▶ **About this exercise**:
Each entry below is to be printed verbatim.

▶ **Exercise data**:
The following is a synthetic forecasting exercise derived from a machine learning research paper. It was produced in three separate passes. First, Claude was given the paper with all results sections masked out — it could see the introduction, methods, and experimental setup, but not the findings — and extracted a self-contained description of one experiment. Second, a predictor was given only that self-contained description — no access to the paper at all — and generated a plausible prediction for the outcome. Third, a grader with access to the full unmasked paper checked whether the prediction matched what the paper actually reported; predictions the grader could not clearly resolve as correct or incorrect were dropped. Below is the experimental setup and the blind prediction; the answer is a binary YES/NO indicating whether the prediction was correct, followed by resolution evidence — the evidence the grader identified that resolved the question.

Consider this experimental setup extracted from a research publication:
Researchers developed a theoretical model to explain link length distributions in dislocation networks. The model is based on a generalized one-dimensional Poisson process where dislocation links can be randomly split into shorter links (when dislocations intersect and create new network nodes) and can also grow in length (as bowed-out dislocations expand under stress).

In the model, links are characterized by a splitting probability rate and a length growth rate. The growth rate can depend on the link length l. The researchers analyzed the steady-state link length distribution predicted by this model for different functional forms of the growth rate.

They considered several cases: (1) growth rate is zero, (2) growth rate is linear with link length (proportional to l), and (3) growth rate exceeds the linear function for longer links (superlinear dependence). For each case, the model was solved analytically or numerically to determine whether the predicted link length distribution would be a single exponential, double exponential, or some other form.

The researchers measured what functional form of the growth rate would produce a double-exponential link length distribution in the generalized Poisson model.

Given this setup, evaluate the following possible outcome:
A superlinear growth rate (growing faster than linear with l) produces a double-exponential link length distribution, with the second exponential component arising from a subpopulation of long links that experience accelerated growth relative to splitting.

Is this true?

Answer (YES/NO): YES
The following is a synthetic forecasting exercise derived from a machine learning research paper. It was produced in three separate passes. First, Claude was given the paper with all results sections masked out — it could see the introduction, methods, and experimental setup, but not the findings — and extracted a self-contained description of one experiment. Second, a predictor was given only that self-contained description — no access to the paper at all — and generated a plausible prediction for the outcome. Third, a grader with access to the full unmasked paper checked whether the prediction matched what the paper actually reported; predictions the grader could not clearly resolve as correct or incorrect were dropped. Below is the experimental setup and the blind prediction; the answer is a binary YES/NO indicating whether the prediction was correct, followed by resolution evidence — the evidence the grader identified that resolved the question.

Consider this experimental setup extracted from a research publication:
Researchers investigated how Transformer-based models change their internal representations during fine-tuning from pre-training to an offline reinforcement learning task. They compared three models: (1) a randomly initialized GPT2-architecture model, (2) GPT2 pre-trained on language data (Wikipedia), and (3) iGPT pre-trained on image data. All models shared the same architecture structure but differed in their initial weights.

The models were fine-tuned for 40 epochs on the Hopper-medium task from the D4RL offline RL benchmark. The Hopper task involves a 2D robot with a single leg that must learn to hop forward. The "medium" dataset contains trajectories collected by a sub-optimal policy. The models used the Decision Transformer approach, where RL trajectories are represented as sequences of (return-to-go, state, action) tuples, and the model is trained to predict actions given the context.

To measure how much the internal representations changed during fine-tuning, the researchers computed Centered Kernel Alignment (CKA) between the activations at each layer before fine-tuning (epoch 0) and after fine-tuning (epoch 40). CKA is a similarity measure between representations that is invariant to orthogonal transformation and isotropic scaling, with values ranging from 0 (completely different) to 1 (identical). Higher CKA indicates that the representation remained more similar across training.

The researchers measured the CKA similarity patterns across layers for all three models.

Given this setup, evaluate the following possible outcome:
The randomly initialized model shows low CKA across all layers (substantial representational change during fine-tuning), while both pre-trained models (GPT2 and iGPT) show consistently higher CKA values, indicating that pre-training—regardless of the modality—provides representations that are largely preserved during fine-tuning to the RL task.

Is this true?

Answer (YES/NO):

▶ **Answer area**:
The following is a synthetic forecasting exercise derived from a machine learning research paper. It was produced in three separate passes. First, Claude was given the paper with all results sections masked out — it could see the introduction, methods, and experimental setup, but not the findings — and extracted a self-contained description of one experiment. Second, a predictor was given only that self-contained description — no access to the paper at all — and generated a plausible prediction for the outcome. Third, a grader with access to the full unmasked paper checked whether the prediction matched what the paper actually reported; predictions the grader could not clearly resolve as correct or incorrect were dropped. Below is the experimental setup and the blind prediction; the answer is a binary YES/NO indicating whether the prediction was correct, followed by resolution evidence — the evidence the grader identified that resolved the question.

Consider this experimental setup extracted from a research publication:
Researchers developed a theoretical model to explain link length distributions in dislocation networks. The model is based on a generalized one-dimensional Poisson process where dislocation links can be randomly split into shorter links (when dislocations intersect and create new network nodes) and can also grow in length (as bowed-out dislocations expand under stress).

In the model, links are characterized by a splitting probability rate and a length growth rate. The growth rate can depend on the link length l. The researchers analyzed the steady-state link length distribution predicted by this model for different functional forms of the growth rate.

They considered several cases: (1) growth rate is zero, (2) growth rate is linear with link length (proportional to l), and (3) growth rate exceeds the linear function for longer links (superlinear dependence). For each case, the model was solved analytically or numerically to determine whether the predicted link length distribution would be a single exponential, double exponential, or some other form.

The researchers measured what functional form of the growth rate would produce a double-exponential link length distribution in the generalized Poisson model.

Given this setup, evaluate the following possible outcome:
A superlinear growth rate (growing faster than linear with l) produces a double-exponential link length distribution, with the second exponential component arising from a subpopulation of long links that experience accelerated growth relative to splitting.

Is this true?

Answer (YES/NO): YES
The following is a synthetic forecasting exercise derived from a machine learning research paper. It was produced in three separate passes. First, Claude was given the paper with all results sections masked out — it could see the introduction, methods, and experimental setup, but not the findings — and extracted a self-contained description of one experiment. Second, a predictor was given only that self-contained description — no access to the paper at all — and generated a plausible prediction for the outcome. Third, a grader with access to the full unmasked paper checked whether the prediction matched what the paper actually reported; predictions the grader could not clearly resolve as correct or incorrect were dropped. Below is the experimental setup and the blind prediction; the answer is a binary YES/NO indicating whether the prediction was correct, followed by resolution evidence — the evidence the grader identified that resolved the question.

Consider this experimental setup extracted from a research publication:
Researchers investigated how Transformer-based models change their internal representations during fine-tuning from pre-training to an offline reinforcement learning task. They compared three models: (1) a randomly initialized GPT2-architecture model, (2) GPT2 pre-trained on language data (Wikipedia), and (3) iGPT pre-trained on image data. All models shared the same architecture structure but differed in their initial weights.

The models were fine-tuned for 40 epochs on the Hopper-medium task from the D4RL offline RL benchmark. The Hopper task involves a 2D robot with a single leg that must learn to hop forward. The "medium" dataset contains trajectories collected by a sub-optimal policy. The models used the Decision Transformer approach, where RL trajectories are represented as sequences of (return-to-go, state, action) tuples, and the model is trained to predict actions given the context.

To measure how much the internal representations changed during fine-tuning, the researchers computed Centered Kernel Alignment (CKA) between the activations at each layer before fine-tuning (epoch 0) and after fine-tuning (epoch 40). CKA is a similarity measure between representations that is invariant to orthogonal transformation and isotropic scaling, with values ranging from 0 (completely different) to 1 (identical). Higher CKA indicates that the representation remained more similar across training.

The researchers measured the CKA similarity patterns across layers for all three models.

Given this setup, evaluate the following possible outcome:
The randomly initialized model shows low CKA across all layers (substantial representational change during fine-tuning), while both pre-trained models (GPT2 and iGPT) show consistently higher CKA values, indicating that pre-training—regardless of the modality—provides representations that are largely preserved during fine-tuning to the RL task.

Is this true?

Answer (YES/NO):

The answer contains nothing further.